▶ **Quoted passage**:

Video of teen's beating raises question all parents should ask

George Holden, psychology professor at SMU Dedman School of Humanities and Sciences, talks about Texas leading the nation in corporal punishment in schools.

By PATRICIA KILDAY HART

Pops. Licks. Paddling. There are lot of benign ways to describe what happens when a grown-up goes after a teenager with a belt, but the gloss was stripped away this week when a young woman posted on YouTube a video of her father, a judge, waling away at her with a belt when she was 16 years old.

What we saw was violence. The video went viral, but I had to wonder: Was it real moral outrage or only voyeurism that prompted viewing after viewing? After all, half of Texans approve of corporal punishment as a behavior modification tool. And just this past spring, the Legislature almost killed a bill that would have let parents tell school districts they didn't want their kids spanked at school. Conservative lawmakers - going by the "spare the rod, spoil the child" model of parenting - defended school "paddling" until a Republican lawmaker convinced them that the bill was a statement in support of parental rights.

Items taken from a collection
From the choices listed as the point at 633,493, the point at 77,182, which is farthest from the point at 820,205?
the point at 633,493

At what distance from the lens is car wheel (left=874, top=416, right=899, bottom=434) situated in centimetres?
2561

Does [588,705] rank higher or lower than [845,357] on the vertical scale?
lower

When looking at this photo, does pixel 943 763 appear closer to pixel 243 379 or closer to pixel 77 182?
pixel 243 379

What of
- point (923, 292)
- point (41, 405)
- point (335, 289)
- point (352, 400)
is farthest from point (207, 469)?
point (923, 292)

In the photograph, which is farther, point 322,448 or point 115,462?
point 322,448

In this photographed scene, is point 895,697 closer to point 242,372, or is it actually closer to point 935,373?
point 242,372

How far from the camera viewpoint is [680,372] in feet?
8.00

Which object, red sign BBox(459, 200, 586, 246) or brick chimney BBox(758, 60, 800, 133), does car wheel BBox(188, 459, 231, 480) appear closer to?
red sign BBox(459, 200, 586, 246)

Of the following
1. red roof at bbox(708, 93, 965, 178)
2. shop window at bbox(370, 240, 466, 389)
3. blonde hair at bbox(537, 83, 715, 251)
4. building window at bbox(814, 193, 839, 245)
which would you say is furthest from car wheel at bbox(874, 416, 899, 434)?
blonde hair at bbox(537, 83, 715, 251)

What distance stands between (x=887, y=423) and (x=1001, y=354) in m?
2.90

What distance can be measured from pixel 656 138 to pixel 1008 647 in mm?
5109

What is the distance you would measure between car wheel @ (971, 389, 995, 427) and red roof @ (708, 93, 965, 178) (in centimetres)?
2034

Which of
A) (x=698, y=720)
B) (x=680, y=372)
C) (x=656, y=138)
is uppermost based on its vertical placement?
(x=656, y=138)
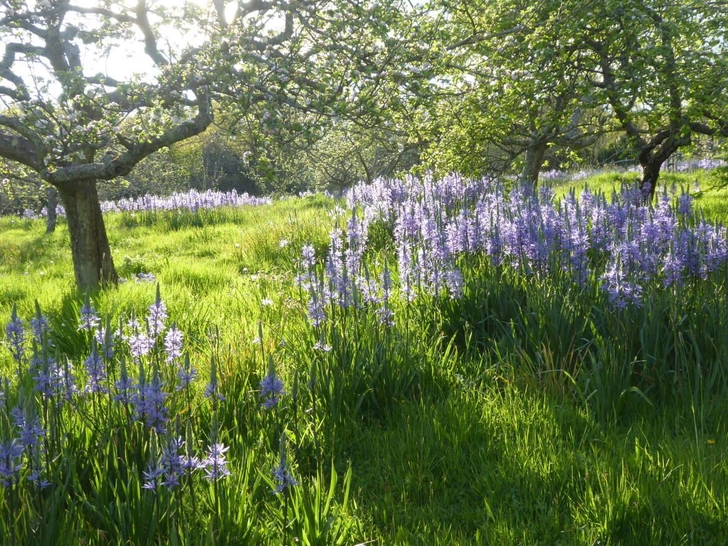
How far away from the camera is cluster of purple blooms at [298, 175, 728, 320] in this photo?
14.2 feet

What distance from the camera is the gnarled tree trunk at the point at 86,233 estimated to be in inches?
302

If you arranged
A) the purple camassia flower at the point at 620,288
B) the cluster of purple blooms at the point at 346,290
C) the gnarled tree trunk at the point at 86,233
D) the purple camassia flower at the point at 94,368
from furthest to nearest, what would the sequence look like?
the gnarled tree trunk at the point at 86,233, the purple camassia flower at the point at 620,288, the cluster of purple blooms at the point at 346,290, the purple camassia flower at the point at 94,368

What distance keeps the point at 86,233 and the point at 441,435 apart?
6.59m

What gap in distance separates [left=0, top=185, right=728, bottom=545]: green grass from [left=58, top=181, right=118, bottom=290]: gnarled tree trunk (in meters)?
2.40

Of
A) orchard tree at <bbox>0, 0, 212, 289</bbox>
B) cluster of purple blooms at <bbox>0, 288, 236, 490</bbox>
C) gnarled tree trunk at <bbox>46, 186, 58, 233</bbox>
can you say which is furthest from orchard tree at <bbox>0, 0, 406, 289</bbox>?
gnarled tree trunk at <bbox>46, 186, 58, 233</bbox>

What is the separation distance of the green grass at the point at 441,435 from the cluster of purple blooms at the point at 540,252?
0.23 metres

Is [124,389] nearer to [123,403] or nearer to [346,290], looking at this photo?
[123,403]

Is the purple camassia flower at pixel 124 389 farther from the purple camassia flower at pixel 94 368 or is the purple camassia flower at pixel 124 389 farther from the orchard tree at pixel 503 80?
the orchard tree at pixel 503 80

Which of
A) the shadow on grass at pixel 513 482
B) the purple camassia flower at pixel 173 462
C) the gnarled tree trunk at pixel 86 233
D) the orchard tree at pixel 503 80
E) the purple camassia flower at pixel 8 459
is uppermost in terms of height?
the orchard tree at pixel 503 80

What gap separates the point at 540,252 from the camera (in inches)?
196

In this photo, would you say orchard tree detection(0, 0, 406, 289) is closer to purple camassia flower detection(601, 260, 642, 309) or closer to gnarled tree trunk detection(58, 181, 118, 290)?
gnarled tree trunk detection(58, 181, 118, 290)

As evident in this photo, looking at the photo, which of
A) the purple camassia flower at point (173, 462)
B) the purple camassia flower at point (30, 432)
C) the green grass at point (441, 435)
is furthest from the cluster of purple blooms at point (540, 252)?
the purple camassia flower at point (30, 432)

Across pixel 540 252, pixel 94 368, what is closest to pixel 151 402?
pixel 94 368

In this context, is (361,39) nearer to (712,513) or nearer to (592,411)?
(592,411)
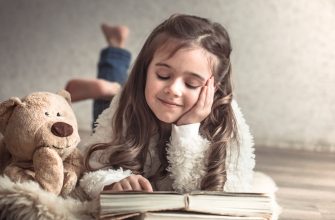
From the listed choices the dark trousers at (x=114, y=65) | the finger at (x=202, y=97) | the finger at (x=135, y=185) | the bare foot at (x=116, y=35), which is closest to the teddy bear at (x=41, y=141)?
the finger at (x=135, y=185)

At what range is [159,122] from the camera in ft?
2.92

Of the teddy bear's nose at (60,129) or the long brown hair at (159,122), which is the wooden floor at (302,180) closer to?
the long brown hair at (159,122)

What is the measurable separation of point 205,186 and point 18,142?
1.01 ft

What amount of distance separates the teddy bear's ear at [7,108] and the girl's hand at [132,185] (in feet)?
0.67

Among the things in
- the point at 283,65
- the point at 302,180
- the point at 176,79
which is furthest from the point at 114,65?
the point at 283,65

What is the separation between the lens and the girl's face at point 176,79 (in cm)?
79

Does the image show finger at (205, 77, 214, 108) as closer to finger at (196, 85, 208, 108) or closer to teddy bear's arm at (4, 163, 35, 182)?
finger at (196, 85, 208, 108)

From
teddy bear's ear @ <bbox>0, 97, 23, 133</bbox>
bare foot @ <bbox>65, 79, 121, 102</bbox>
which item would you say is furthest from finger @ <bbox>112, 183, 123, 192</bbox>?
bare foot @ <bbox>65, 79, 121, 102</bbox>

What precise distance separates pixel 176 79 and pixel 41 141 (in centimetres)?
23

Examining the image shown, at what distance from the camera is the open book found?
65 cm

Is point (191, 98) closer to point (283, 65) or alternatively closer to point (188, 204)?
point (188, 204)

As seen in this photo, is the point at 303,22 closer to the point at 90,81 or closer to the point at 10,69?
the point at 90,81

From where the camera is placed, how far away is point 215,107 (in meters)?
0.87

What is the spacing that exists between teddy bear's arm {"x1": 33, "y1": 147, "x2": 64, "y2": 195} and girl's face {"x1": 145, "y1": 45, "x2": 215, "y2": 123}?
7.2 inches
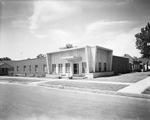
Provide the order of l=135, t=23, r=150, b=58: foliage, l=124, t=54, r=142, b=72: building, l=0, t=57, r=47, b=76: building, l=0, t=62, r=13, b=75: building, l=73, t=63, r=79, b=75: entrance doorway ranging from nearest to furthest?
l=135, t=23, r=150, b=58: foliage < l=73, t=63, r=79, b=75: entrance doorway < l=0, t=57, r=47, b=76: building < l=0, t=62, r=13, b=75: building < l=124, t=54, r=142, b=72: building

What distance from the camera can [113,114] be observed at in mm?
4688

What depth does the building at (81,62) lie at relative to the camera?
65.6 ft

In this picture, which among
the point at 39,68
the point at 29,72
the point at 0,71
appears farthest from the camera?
the point at 0,71

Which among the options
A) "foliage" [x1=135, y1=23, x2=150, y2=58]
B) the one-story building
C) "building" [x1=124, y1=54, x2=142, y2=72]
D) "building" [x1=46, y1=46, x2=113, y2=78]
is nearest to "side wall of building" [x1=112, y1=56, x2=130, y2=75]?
the one-story building

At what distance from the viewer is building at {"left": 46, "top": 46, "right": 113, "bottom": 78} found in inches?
787

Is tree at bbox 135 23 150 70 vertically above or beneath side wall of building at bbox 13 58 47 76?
above

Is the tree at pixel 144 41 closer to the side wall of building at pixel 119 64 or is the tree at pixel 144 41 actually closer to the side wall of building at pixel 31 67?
the side wall of building at pixel 119 64

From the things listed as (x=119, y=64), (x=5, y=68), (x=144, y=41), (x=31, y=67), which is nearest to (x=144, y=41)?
(x=144, y=41)

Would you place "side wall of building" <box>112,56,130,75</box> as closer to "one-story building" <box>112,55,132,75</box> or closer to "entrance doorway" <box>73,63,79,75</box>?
"one-story building" <box>112,55,132,75</box>

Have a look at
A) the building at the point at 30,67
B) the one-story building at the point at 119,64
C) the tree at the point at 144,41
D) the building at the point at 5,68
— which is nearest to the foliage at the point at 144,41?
the tree at the point at 144,41

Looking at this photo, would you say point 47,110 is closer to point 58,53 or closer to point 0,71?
point 58,53

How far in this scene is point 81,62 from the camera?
2117 centimetres

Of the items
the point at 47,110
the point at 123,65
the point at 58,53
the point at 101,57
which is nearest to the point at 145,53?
the point at 101,57

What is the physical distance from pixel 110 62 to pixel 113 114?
67.5 ft
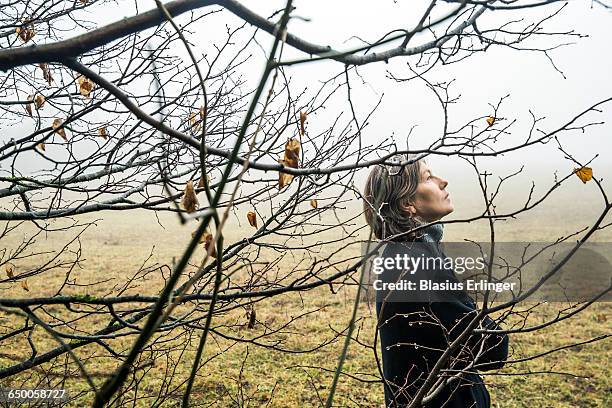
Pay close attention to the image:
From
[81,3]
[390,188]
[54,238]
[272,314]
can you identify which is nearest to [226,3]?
[390,188]

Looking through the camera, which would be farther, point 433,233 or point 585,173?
point 433,233

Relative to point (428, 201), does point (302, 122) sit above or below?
above

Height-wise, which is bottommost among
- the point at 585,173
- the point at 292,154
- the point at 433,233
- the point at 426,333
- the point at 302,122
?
the point at 426,333

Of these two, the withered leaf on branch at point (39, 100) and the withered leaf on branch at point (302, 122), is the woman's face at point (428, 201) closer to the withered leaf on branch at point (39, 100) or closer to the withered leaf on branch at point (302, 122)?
the withered leaf on branch at point (302, 122)

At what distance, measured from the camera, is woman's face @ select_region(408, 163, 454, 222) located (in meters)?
2.27

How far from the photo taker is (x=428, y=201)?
2.28 m

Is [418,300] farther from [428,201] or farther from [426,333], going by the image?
[428,201]

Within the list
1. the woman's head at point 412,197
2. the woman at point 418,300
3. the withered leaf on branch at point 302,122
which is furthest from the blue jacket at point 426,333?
the withered leaf on branch at point 302,122

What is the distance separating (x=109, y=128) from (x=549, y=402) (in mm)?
5474

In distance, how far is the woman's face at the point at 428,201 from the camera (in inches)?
89.4

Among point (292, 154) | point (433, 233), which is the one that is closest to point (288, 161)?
point (292, 154)

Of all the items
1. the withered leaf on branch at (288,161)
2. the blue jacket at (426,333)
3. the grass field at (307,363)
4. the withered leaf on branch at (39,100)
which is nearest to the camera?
the withered leaf on branch at (288,161)

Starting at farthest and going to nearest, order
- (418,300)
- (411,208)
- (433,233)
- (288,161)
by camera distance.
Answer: (433,233) → (411,208) → (418,300) → (288,161)

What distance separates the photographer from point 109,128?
2812 mm
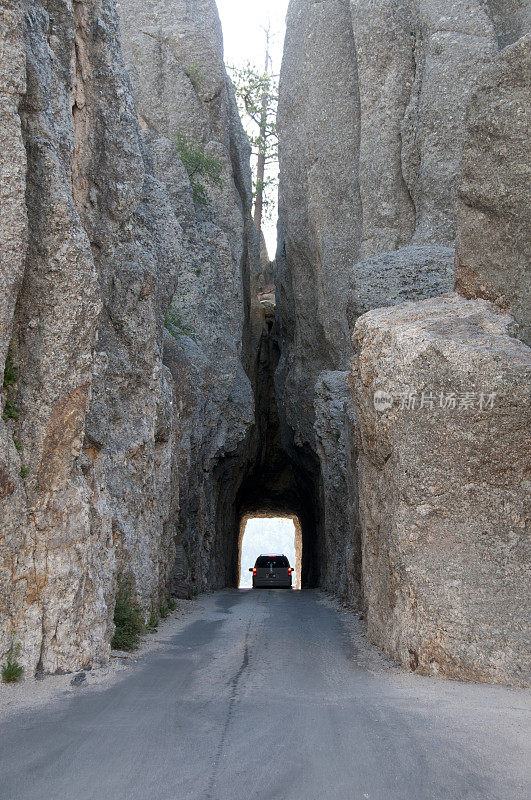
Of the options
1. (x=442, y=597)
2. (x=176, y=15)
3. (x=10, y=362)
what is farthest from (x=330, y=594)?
(x=176, y=15)

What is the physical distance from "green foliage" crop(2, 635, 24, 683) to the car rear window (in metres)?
21.3

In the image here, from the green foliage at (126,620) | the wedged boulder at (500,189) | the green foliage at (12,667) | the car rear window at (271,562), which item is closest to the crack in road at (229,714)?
the green foliage at (126,620)

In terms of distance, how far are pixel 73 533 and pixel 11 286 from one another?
2548 millimetres

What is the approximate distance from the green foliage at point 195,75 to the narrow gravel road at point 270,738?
19.0 m

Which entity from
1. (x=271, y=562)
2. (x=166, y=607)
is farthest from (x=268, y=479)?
(x=166, y=607)

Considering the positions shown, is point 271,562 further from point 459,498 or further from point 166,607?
point 459,498

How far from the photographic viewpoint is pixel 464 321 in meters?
8.50

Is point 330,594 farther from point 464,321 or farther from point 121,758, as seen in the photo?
point 121,758

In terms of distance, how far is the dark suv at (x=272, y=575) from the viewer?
27172mm

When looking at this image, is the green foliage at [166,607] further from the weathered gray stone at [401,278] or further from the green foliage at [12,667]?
the weathered gray stone at [401,278]

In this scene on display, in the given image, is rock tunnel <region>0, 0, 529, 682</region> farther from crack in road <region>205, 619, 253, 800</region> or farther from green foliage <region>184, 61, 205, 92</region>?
green foliage <region>184, 61, 205, 92</region>

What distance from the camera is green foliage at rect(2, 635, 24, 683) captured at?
649 centimetres

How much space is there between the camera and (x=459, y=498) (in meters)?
7.59

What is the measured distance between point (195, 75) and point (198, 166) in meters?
3.21
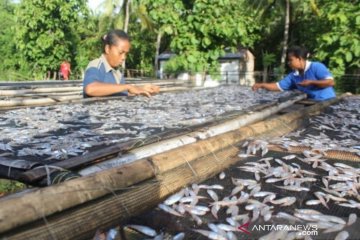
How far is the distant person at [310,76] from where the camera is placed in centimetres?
775

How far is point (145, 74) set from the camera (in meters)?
40.2

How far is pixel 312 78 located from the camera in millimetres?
8078

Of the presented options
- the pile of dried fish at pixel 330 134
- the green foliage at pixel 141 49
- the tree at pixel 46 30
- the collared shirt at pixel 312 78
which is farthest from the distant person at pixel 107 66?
the green foliage at pixel 141 49

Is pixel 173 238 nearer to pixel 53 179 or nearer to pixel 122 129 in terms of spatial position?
pixel 53 179

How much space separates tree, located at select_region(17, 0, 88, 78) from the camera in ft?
84.8

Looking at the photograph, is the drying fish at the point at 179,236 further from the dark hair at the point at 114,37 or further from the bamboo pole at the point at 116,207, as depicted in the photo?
the dark hair at the point at 114,37

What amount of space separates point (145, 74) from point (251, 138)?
36574 mm

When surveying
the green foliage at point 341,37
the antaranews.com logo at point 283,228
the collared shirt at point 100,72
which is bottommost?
the antaranews.com logo at point 283,228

▶ **Prompt**:
Rewrite the text on the teen's beating video starting at "George Holden, psychology" and ending at "punishment in schools.", changing "psychology professor" to "psychology researcher". The items aren't needed for anything here.

▶ **Solution below**:
George Holden, psychology researcher at SMU Dedman School of Humanities and Sciences, talks about Texas leading the nation in corporal punishment in schools.